The corticospinal tract (CST) is an axonal bundle that starts from cortical layer V pyramid neurons and travels through brain and brainstem to terminate in spinal cord. One major characteristics of CST is that the majority of the CST axons cross the midline at the pyramidal decussation, resulting the right side of brain to control the left side of the body and vice versa. The location of CST is different among different species, from ventral dorsal column in rodent to dorsal lateral funiculus in cat, non-human primate, and human ( ). In addition, the CST termination is different among different species, from dorsal to ventral gray matter.

The main function of the CST is to control primary motor activity of the body, especially the voluntary movements. Disruption of CST along with other tracts after spinal cord injury (SCI) definitely interferes with communication between brain and the spinal cord below the injury, resulting in loss of motor, sensory, and autonomic function. Although studies show that CST sprouts after SCI from uninjured or injured axons, especially after genetically manipulation and therapeutic treatments ( ; ; ; ), true regeneration from transected CST is rarely reported until recently from our lab ( ). Regeneration of CST, including sprouting and regenerative sprouting of CST, is vitally important to restore motor function, especially the voluntary skilled motor function, after SCI.

In this chapter, we will review development of CST and its innervation of spinal cord neurons. In addition, we will review injury-induced CST sprouting, and genetical manipulation and therapeutic treatment to promote CST sprouting and regenerative sprouting. Finally, we will discuss our own work for promotion of CST regeneration by transplantation of caudalized neural progenitor cells (NPCs) after SCI.

CST development

CST outgrowth

The corticospinal tract (CST) is a motor pathway in central nervous system (CNS) starting from the cerebral cortex, traveling through internal capsule and brainstem, most of them crossing the midline at the pyramidal decussation, and ending at the spinal cord ( ). In the popular rodent model of CNS development, CST axons reach brainstem at embryonic day 17 (E17), caudal medulla at E19, and cross the middle line and enter the spinal cord around post-natal day 0 (P0). CST axons continue to extend into entire spinal cord, including cervical cord around P1–2, thoracic around P3, and lumbar around P5–7 ( Fig. 1 ) ( ; ). The development of CST in primate most occurs before birth. For example, CST reaches the entire spinal cord at birth in non-human primate ( ) and reach the entire cervical spinal cord at 24 weeks post-conceptional age in human ( ). The growth of CST is leaded by a small number of “pioneer” axons followed by other axons that eventually populated the CST tract ( ). Following the outgrowth of CST, myelination starts around P10 and finishes in the entire spinal cord around 4 weeks in rodent spinal cord ( Fig. 1 ), indicating readiness for electro impulse transmission ( ).

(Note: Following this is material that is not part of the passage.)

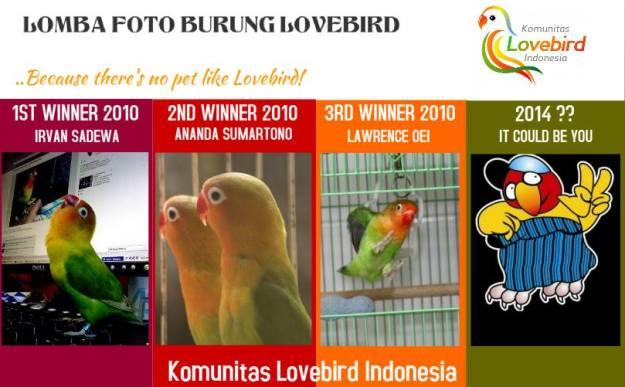 Lomba Foto Lovebird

CST location and termination pattern in spinal cord

CST travels in the spinal cord white matter, which just likes other descending systems in the spinal cord. However, the location where CST travels in the spinal cord varies among species ( ). While the crossed main CST locates in the most ventral portion of dorsal column in rodent, it shifts to dorsal lateral funiculus in cat and primates, including human ( Fig. 2 ). The small proportion of uncrossed lateral and ventral CST are in similar location among different species. In addition, the termination pattern of CST into spinal cord gray matter is different among species. In rodent, the CST terminates most in dorsal and intermediate zone, but not directly into motor neurons in the ventral horn ( Fig. 2 A). However, in primates, both crossed main CST tract and uncrossed CST shift their termination ventrally into intermediate zone and ventral horn ( Fig. 2 C and D), indicating direct cortico-motoneuronal connections ( ). Furthermore, our own work demonstrates additional extensive decussation and bilateral termination of CST in cervical region in monkey, nearly twice as many CST axons decussating in the cervical midline ( ).

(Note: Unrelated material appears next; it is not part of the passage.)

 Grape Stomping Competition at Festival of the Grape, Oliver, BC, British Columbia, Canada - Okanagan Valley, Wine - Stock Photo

Fig. 2, Location and termination pattern of crossed and uncrossed CST in the spinal cord in mammals. (A) Rodent; (B) cat; (C) monkey; and (D) human.

Precise control of skilled motor functions by defined CST populations

A recent study identifies spatially defined CST populations with distinct spinal projections that control different musculature groups and function in skilled forelimb motor function in mice ( ). They reveal a sequential activation of topographically organized CST neurons during skilled forelimb performance using in vivo calcium imaging with intersectional approach to specifically label and monitor different regions of CST neurons. Manipulation of region-specific CST neurons by ablation of specific population with diphtheria toxin identifies that caudal forelimb area controls reaching while rostral forelimb area controls grasping. The identification of these spatially defined groups of CST neurons that controls different skilled forelimb movements enables us to understand how CST system precisely works and how to repair it after SCI.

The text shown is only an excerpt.